I guess this is a bit of an offload and having read posts here as a non-member I appreciate much of it will be familiar to you.
I am 51, an only child with an 88 year old Mother and a 90 year old Father. They live in sheltered accommodation opposite my place of work. Dad has aphasia from a stroke many years ago and is really frail.
Over the past year my Dad has been really unwell with a LOT of paramedic visits and hospital visits and 2 operations. Mum has been in hospital once and we are now dealing with some memory loss and waiting for the memory clinic. She resents my Dad for any attention he gets, most of her time is spent criticising him and comparing herself to him to score points. It is absolutely draining and miserable.
Work have been really good about my flaky attendance whilst dealing with this I work full time in public services as a manager and it is a really pressurised role. I don’t drive and my commute is 3hrs round trip a day. None of this is pleasant.
My Mum has decided that she doesn’t want to be responsible in any way anymore. She describes herself as my Dad’s carer when actually she means she is a wife in the very traditional way that women dealt with the home.
I have tried over the past months to support them but they are so inflexible about what is acceptable it is ridiculous.

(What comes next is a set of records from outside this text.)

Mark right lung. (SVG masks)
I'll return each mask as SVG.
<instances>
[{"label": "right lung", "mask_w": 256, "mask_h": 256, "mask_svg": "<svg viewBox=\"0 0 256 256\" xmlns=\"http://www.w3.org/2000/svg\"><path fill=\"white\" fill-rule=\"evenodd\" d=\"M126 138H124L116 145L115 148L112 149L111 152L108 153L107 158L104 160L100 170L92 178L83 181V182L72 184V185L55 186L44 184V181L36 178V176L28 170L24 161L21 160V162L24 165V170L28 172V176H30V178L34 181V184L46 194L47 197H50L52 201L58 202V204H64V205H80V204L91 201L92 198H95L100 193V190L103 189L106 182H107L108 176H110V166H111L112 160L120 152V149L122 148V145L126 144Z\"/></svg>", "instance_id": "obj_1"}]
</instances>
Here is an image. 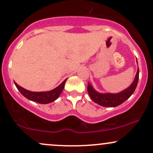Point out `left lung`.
Instances as JSON below:
<instances>
[{"label": "left lung", "instance_id": "obj_1", "mask_svg": "<svg viewBox=\"0 0 153 153\" xmlns=\"http://www.w3.org/2000/svg\"><path fill=\"white\" fill-rule=\"evenodd\" d=\"M138 80L139 68L137 70L136 76H135L133 83L127 89L119 92V93H99V92H96L93 89V87L89 83L87 85V91H88V93L91 99L100 105L104 106V107H116V106L122 104L124 101H126V100L129 98V97H131V95L134 93L135 89H136Z\"/></svg>", "mask_w": 153, "mask_h": 153}]
</instances>
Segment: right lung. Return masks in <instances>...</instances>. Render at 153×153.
<instances>
[{"label":"right lung","mask_w":153,"mask_h":153,"mask_svg":"<svg viewBox=\"0 0 153 153\" xmlns=\"http://www.w3.org/2000/svg\"><path fill=\"white\" fill-rule=\"evenodd\" d=\"M66 80H67V79H65L56 88L53 89V90L48 91V92H31V91L27 90L24 89L23 87H20L19 85H17L16 82H14V84L18 90L21 92L22 95L25 96L26 98L40 104H48L53 102L59 97L63 88H64V85Z\"/></svg>","instance_id":"right-lung-1"}]
</instances>
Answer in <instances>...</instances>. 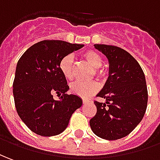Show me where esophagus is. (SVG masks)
Segmentation results:
<instances>
[{
    "mask_svg": "<svg viewBox=\"0 0 160 160\" xmlns=\"http://www.w3.org/2000/svg\"><path fill=\"white\" fill-rule=\"evenodd\" d=\"M89 102H90V100H88V99L86 98L82 99V103H89Z\"/></svg>",
    "mask_w": 160,
    "mask_h": 160,
    "instance_id": "1",
    "label": "esophagus"
}]
</instances>
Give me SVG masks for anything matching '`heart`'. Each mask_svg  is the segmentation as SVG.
Returning a JSON list of instances; mask_svg holds the SVG:
<instances>
[{
	"instance_id": "b5f03b06",
	"label": "heart",
	"mask_w": 160,
	"mask_h": 160,
	"mask_svg": "<svg viewBox=\"0 0 160 160\" xmlns=\"http://www.w3.org/2000/svg\"><path fill=\"white\" fill-rule=\"evenodd\" d=\"M84 60L89 62L95 69L98 77L103 75V70L100 67L103 64V59L98 53L93 50H88L82 54ZM59 68L61 73L67 80L73 79L74 57L72 55H67L60 62ZM98 91V84L96 82H75L70 85V91L75 95L82 98H89Z\"/></svg>"
}]
</instances>
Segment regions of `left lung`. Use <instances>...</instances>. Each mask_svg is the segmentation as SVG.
<instances>
[{
	"mask_svg": "<svg viewBox=\"0 0 160 160\" xmlns=\"http://www.w3.org/2000/svg\"><path fill=\"white\" fill-rule=\"evenodd\" d=\"M109 62V77L97 97L105 103L95 101L96 115L90 120L98 137L116 140L129 135L145 115L148 92L145 74L134 57L116 46L95 44Z\"/></svg>",
	"mask_w": 160,
	"mask_h": 160,
	"instance_id": "left-lung-1",
	"label": "left lung"
}]
</instances>
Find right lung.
Masks as SVG:
<instances>
[{"instance_id": "right-lung-1", "label": "right lung", "mask_w": 160, "mask_h": 160, "mask_svg": "<svg viewBox=\"0 0 160 160\" xmlns=\"http://www.w3.org/2000/svg\"><path fill=\"white\" fill-rule=\"evenodd\" d=\"M83 46L64 41H42L28 48L19 59L13 95L16 112L33 132L43 137L60 134L74 112L82 106L80 97L66 93L69 87L59 64L65 56ZM55 93L61 98L54 99Z\"/></svg>"}]
</instances>
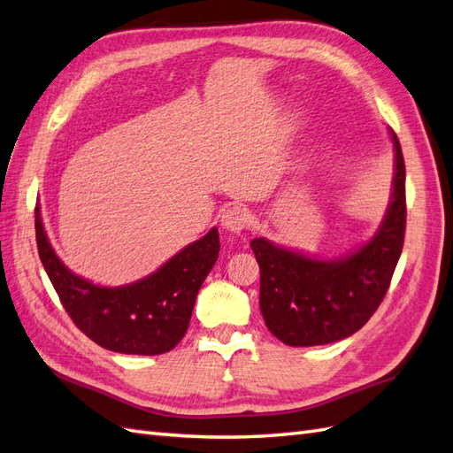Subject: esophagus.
Masks as SVG:
<instances>
[{
	"instance_id": "34e87169",
	"label": "esophagus",
	"mask_w": 453,
	"mask_h": 453,
	"mask_svg": "<svg viewBox=\"0 0 453 453\" xmlns=\"http://www.w3.org/2000/svg\"><path fill=\"white\" fill-rule=\"evenodd\" d=\"M222 226L224 229L231 231V234H241L242 229L249 226V214L245 208L241 206H231L227 211L222 212Z\"/></svg>"
}]
</instances>
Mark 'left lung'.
<instances>
[{
	"instance_id": "1",
	"label": "left lung",
	"mask_w": 453,
	"mask_h": 453,
	"mask_svg": "<svg viewBox=\"0 0 453 453\" xmlns=\"http://www.w3.org/2000/svg\"><path fill=\"white\" fill-rule=\"evenodd\" d=\"M388 211L364 247L334 260L283 249L257 237L260 310L273 337L288 346L337 342L362 329L385 298L405 234V165L396 134Z\"/></svg>"
}]
</instances>
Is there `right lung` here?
Wrapping results in <instances>:
<instances>
[{
  "label": "right lung",
  "instance_id": "obj_1",
  "mask_svg": "<svg viewBox=\"0 0 453 453\" xmlns=\"http://www.w3.org/2000/svg\"><path fill=\"white\" fill-rule=\"evenodd\" d=\"M40 260L74 326L111 352H170L189 327L195 298L218 260L219 235L208 234L135 283L101 287L73 273L57 257L36 206Z\"/></svg>",
  "mask_w": 453,
  "mask_h": 453
}]
</instances>
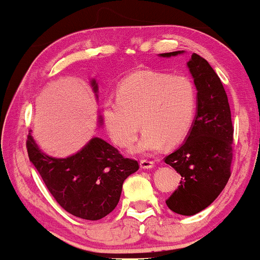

She is “sick and tired of thinking what to get for dinner”. Wiltshire farms etc were ruled out because they don’t want it. Food must be bought at Waitrose.
Me doing a big weekly online shop for them is inconvenient because that’s not how she thinks about shopping and the flat is too small for large quantities to be stored.
Then I would call daily, take a list and get it first thing before work. Apparently this ‘puts pressure on her to think about it’. I made a map of Waitrose and what they usually like to buy added to help as a prompt. Never uses it. I have been tripping in an out 3 times a week before work with upwards of 3 bags of shopping, which she says makes her feel bad (not sure it really does). So that is unacceptable.
Now she wants to go to the shop and pick out food and have it sent home. As soon as the novelty wears off I know she will be crying and saying she can’t cope with it and we are back at square 1.
What she ultimately wants is for me to take her to the shop, at a time that suits her during the day and get the shopping. And this will be done over the week, whenever she wants to get some things. Obviously, I can’t be in 2 places at once and I can’t do that. She absolutely resists any option that would make life easier for me, or that fits around work. There is NO middle ground.
I have suggested we could pay for someone to go shopping for them or with her. Doesn’t want it. I have suggested maybe getting some help in the flat with some of the chores to take pressure of her. Doesn’t want anyone coming in their home and ‘it is never going to happen’. I told her all this just throws it at my door, and deep down I think that is precisely what she wants.
All she wants to do is moan at me, make me feel awful and find fault. The help I give isn’t good enough, there is never enough of it. And most upsetting is there no thought for me trying to juggle this around everything else.
She is very controlling and uses her temper and mood swings to dominate. This is only getting worse as she ages and whilst I truly understand how hard this is for both of them, I feel like I am just a dog to be summoned. She never involves the warden at the property in any medical emergency, even though we pay for it, because “ I don’t want her in here looking at how we cope”. Instead the calls come to me.
She now says she can’t use the phone so I have to deal with post, with calls and appointments. She just wants to sit in a chair and direct operations, preferably at me.
I can’t make up my mind how much of this behaviour is genuine and how much is manipulation. All I know is it makes me dislike my own mother, which is a horrible way to feel.